# Task A:
Decide whether each statement agrees with the Sacaton Flats Village article below. Answer yes or no for each, quoting the deciding words of the article.
(i) The population of Sacaton Flats Village was 621 at the 2010 census.
(ii) Sacaton Flats Village lies in Maricopa County.
(iii) Sacaton Flats Village observes daylight saving time.
# Task B:
List every entry under the "Area" heading in the Sacaton Flats Village article below, with its value in square miles.

# Exercise passage:
- Location of Sacaton Flats Village in Pinal County, Arizona.
- Sacaton Flats Village, Arizona Location in the United States
- Coordinates: 33°16′34″N 112°10′1″W﻿ / ﻿33.27611°N 112.16694°W
- Country: United States
- State: Arizona
- County: Pinal

Area
- • Total: 6.65 sq mi (17.22 km^{2})
- • Land: 6.65 sq mi (17.22 km^{2})
- • Water: 0 sq mi (0.00 km^{2})

Population (2020)
- • Total: 576
- • Density: 86.7/sq mi (33.46/km^{2})
- Time zone: UTC-7 (MST (no DST))
- FIPS code: 04-61800

= Sacaton Flats Village, Arizona =

Place in Pinal County, Arizona

Sacaton Flats Village (O'odham: Ha:shañ Ke:k) is a census-designated place (CDP) in Pinal County, Arizona, United States, located in the Gila River Indian Community. The population was 621 at the 2010 census.

# Record excerpts:
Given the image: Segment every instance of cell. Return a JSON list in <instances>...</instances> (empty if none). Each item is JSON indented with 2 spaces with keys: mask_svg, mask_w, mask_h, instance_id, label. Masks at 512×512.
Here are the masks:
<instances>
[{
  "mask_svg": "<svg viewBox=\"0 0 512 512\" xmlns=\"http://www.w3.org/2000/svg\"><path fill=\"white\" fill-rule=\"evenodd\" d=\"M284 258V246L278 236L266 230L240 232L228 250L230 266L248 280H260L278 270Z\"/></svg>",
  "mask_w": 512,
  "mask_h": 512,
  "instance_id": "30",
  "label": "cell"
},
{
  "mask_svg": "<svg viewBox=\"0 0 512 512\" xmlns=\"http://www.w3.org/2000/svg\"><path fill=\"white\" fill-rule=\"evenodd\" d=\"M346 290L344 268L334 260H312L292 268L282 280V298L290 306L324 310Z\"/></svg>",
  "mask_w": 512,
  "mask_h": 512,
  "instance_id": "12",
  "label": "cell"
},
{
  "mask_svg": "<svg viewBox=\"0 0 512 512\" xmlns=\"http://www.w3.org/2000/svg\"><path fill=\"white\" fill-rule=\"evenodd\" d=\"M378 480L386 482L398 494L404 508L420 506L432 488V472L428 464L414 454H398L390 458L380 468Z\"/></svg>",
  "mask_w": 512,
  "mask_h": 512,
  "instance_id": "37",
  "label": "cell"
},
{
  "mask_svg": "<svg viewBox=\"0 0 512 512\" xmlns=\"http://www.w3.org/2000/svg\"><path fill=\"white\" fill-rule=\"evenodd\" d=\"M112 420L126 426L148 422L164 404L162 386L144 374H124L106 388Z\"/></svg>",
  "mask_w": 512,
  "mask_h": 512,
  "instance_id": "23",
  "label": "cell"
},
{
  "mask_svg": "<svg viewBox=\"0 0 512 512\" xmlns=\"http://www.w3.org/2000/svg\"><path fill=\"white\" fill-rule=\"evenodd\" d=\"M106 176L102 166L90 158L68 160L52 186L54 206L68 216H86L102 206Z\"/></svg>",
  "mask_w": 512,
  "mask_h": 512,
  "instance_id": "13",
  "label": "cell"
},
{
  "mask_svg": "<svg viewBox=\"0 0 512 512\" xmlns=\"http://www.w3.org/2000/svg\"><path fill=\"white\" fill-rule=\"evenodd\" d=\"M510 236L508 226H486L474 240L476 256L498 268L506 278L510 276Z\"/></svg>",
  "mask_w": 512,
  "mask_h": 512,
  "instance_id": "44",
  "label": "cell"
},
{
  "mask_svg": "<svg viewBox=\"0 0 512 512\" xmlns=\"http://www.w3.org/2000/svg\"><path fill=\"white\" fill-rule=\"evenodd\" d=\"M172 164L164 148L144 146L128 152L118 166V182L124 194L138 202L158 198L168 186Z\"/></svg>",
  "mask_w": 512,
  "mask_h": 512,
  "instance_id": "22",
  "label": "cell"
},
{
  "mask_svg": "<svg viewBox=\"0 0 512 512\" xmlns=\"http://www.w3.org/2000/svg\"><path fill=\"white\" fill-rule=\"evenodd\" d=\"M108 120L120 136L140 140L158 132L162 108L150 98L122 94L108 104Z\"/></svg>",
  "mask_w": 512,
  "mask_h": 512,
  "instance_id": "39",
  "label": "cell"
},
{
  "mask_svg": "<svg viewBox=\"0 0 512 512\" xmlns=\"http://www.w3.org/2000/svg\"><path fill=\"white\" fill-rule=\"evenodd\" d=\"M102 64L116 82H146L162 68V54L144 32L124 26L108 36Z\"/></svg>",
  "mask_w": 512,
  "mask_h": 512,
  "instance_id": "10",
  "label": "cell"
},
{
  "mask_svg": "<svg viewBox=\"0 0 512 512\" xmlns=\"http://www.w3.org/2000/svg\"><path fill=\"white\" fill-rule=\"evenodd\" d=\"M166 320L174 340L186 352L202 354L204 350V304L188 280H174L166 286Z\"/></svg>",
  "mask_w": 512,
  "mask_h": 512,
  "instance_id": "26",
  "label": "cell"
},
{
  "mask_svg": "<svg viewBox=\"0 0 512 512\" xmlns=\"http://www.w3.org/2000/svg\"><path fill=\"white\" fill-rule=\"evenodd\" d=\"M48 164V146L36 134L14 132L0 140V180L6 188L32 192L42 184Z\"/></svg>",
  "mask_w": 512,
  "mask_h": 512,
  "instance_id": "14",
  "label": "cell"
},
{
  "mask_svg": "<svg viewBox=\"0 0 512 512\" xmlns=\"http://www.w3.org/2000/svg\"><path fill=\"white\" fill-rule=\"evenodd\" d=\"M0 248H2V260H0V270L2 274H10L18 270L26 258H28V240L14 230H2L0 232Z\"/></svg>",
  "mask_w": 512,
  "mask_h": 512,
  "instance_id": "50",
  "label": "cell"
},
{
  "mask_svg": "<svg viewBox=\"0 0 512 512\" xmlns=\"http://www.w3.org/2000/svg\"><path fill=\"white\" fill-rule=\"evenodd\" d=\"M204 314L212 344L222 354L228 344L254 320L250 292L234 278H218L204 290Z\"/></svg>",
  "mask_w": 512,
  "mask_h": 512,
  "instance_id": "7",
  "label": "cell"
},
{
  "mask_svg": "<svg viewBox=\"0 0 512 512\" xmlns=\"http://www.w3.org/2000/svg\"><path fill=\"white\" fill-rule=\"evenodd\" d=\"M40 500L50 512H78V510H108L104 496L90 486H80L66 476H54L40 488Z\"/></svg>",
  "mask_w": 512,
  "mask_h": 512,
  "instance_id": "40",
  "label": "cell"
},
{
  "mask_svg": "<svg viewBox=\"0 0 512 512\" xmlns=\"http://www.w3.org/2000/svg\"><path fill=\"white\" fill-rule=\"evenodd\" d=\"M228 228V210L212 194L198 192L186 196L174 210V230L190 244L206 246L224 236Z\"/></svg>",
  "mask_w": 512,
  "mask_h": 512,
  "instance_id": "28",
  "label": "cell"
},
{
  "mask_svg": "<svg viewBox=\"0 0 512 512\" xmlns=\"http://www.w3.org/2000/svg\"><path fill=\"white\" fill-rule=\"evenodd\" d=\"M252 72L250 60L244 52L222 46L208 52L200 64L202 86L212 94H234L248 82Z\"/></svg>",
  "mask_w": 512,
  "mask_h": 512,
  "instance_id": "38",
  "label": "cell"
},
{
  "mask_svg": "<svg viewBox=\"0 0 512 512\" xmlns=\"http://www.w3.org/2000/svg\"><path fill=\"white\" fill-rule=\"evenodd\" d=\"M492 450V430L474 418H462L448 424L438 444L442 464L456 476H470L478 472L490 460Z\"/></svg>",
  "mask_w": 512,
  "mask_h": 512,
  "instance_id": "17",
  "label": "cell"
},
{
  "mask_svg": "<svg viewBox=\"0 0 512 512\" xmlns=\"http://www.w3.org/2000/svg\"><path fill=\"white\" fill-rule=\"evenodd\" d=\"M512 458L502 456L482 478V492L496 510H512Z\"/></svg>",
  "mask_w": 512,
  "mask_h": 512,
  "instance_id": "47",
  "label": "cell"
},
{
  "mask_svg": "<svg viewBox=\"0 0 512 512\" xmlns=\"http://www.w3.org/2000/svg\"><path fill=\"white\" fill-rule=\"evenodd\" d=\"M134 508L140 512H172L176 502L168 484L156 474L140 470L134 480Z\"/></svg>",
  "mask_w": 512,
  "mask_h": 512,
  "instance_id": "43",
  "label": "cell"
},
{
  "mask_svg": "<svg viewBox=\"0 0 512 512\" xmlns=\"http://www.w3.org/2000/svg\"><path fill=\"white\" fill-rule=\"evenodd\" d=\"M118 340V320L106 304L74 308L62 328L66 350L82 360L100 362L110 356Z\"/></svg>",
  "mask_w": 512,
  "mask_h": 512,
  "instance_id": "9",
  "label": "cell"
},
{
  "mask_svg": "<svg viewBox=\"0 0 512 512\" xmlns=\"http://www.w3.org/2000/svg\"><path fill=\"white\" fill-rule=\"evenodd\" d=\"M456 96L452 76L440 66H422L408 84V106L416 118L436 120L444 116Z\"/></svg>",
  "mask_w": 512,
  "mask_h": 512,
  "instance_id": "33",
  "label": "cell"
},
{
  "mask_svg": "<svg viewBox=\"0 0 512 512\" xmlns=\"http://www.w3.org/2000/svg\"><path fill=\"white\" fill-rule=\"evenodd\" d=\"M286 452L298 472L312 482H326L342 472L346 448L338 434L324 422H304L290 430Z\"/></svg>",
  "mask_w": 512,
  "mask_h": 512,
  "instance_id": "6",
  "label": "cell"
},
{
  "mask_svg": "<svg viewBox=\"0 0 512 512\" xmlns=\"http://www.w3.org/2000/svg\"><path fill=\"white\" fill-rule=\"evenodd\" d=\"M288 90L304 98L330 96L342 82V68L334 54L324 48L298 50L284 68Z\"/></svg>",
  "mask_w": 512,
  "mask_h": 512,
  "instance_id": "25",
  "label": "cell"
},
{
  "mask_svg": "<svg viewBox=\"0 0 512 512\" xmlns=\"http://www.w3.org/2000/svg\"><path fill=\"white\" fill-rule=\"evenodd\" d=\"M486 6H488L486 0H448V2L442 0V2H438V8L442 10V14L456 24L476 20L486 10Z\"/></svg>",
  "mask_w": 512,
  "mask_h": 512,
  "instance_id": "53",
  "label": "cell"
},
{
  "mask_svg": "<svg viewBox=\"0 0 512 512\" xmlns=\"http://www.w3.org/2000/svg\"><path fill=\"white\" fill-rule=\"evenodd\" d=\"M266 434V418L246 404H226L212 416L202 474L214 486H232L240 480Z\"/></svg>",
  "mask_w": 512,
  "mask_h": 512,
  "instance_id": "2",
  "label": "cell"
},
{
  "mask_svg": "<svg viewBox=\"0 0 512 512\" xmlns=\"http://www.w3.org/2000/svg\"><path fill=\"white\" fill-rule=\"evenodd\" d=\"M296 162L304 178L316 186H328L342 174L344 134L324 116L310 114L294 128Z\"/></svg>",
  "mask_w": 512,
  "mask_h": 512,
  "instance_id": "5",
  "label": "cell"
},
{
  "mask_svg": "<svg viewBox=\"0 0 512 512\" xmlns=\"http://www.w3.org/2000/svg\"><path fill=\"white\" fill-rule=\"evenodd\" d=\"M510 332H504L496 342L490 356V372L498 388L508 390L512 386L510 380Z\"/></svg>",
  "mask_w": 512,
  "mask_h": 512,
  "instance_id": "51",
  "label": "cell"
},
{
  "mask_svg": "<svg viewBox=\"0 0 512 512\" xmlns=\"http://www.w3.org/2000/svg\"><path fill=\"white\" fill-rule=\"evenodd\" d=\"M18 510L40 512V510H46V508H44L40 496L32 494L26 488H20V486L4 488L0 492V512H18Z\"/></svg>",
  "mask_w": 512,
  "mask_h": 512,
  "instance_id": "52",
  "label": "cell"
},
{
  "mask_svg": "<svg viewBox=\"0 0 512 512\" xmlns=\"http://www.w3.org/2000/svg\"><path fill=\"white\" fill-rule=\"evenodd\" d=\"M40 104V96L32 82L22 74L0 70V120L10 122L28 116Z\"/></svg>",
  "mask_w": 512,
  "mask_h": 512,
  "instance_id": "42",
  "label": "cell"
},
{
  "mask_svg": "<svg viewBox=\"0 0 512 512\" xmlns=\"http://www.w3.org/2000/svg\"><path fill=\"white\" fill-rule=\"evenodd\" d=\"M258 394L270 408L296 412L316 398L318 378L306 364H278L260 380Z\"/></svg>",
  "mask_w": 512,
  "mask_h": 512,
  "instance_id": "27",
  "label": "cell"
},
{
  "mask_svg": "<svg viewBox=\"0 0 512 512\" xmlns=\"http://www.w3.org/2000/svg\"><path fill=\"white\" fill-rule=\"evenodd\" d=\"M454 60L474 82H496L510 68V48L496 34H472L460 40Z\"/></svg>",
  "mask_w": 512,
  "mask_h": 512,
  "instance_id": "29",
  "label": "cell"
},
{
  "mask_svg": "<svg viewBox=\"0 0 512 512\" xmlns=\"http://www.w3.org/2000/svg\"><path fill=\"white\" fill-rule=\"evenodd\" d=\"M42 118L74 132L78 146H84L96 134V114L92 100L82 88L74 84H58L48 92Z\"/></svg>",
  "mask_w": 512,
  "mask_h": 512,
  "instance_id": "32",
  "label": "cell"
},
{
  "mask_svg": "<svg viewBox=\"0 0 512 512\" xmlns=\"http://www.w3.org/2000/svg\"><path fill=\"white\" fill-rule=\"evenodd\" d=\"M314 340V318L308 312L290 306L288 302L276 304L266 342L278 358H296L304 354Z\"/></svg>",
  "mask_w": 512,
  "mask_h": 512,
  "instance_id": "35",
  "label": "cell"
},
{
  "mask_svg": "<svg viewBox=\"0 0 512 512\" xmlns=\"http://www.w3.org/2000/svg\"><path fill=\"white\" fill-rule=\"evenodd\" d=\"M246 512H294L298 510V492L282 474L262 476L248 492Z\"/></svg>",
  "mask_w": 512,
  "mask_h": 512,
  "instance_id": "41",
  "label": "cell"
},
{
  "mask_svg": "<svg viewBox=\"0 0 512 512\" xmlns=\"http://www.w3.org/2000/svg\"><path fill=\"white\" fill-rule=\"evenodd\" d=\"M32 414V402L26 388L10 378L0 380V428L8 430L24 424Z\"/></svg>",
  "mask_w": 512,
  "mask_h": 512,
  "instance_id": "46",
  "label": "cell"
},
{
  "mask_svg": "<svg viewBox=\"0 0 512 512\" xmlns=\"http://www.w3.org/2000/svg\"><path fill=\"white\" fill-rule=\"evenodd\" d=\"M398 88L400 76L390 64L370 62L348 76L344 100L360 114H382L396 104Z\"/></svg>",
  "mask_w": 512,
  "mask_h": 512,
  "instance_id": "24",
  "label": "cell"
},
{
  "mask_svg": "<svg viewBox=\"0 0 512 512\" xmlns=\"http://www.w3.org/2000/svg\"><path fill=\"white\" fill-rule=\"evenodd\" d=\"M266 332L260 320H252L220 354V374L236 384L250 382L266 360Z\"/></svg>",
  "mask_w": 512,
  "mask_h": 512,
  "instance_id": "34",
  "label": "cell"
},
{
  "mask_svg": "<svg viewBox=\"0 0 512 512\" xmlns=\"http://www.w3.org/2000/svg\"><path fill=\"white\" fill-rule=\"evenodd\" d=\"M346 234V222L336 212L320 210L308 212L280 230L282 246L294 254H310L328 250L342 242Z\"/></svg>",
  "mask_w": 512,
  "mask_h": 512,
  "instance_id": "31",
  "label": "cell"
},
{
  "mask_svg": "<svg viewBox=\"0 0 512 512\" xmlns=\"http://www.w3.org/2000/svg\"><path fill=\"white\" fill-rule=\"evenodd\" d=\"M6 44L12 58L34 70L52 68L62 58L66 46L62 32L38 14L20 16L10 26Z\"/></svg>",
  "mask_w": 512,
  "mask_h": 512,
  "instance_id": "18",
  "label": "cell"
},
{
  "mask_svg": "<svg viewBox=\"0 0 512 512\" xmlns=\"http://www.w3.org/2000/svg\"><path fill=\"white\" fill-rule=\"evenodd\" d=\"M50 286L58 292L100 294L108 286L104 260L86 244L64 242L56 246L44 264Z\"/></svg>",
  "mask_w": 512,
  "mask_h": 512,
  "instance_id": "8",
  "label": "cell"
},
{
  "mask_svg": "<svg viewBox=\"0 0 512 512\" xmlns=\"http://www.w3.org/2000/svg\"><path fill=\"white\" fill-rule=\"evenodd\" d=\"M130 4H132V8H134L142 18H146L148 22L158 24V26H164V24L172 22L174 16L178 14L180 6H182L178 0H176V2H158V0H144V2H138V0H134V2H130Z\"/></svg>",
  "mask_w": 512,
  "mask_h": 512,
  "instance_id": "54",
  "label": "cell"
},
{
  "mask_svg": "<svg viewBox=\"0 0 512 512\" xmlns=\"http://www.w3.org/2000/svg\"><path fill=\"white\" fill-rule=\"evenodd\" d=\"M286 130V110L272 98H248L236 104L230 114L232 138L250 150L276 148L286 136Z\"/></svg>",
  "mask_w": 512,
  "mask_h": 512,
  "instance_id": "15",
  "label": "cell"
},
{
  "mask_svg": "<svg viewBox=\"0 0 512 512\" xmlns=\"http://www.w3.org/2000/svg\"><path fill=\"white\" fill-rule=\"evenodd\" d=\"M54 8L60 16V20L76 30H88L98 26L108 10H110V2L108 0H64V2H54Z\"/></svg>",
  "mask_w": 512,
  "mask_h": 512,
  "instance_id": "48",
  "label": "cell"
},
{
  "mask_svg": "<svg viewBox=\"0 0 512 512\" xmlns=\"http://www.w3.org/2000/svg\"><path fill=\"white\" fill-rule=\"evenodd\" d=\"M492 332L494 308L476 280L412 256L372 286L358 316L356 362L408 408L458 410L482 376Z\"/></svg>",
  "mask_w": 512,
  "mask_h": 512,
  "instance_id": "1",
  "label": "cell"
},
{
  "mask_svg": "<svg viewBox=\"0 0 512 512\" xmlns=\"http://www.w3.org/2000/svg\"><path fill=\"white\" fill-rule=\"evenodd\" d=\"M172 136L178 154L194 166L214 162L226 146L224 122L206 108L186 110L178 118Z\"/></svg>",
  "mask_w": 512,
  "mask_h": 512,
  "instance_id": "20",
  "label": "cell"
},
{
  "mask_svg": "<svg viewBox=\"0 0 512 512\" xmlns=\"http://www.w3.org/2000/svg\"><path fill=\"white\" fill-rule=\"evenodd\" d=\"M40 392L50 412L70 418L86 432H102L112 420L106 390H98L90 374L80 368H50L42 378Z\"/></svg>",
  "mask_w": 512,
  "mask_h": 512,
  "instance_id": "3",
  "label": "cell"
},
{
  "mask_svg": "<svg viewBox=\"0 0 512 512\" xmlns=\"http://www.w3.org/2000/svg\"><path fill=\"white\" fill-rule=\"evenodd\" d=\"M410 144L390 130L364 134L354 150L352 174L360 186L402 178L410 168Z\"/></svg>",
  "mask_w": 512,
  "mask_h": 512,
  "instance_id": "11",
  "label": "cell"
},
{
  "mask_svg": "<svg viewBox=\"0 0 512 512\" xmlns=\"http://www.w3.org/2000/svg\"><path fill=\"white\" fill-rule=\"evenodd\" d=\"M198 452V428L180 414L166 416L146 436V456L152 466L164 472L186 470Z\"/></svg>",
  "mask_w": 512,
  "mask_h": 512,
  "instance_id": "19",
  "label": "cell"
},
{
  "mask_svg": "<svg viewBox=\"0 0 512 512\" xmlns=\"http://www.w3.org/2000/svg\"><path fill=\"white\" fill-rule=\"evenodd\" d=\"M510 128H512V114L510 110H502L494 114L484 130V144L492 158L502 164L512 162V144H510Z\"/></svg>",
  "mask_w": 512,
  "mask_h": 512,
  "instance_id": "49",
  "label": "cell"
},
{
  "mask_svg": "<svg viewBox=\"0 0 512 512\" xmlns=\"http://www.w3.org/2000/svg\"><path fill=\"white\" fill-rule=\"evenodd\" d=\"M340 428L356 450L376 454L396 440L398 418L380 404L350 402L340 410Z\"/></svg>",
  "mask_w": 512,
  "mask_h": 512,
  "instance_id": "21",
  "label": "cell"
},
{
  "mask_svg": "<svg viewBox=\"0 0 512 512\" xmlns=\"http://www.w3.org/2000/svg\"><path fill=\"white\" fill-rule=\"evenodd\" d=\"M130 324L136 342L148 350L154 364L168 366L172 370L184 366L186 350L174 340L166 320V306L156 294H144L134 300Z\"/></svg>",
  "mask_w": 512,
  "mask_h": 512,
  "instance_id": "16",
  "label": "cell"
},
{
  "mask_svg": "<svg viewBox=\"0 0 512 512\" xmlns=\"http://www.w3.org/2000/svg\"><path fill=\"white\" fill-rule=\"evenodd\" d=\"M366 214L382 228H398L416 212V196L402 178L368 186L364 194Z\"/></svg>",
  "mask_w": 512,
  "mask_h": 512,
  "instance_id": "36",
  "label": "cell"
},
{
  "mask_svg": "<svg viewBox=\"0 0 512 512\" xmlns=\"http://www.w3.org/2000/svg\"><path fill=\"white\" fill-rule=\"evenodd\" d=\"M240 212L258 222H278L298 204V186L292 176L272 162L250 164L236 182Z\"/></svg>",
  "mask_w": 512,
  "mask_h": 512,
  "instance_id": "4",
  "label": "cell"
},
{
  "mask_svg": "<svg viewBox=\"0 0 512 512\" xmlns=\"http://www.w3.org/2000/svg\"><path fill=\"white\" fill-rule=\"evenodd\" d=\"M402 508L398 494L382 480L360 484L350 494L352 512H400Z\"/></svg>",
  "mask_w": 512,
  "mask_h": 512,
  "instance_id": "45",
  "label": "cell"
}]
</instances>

# Task solution A:
(i) Yes: "The population was 621 at the 2010 census."
(ii) No: "County: Pinal"
(iii) No: "UTC-7 (MST (no DST))"

# Task solution B:
- Total: 6.65 sq mi
- Land: 6.65 sq mi
- Water: 0 sq mi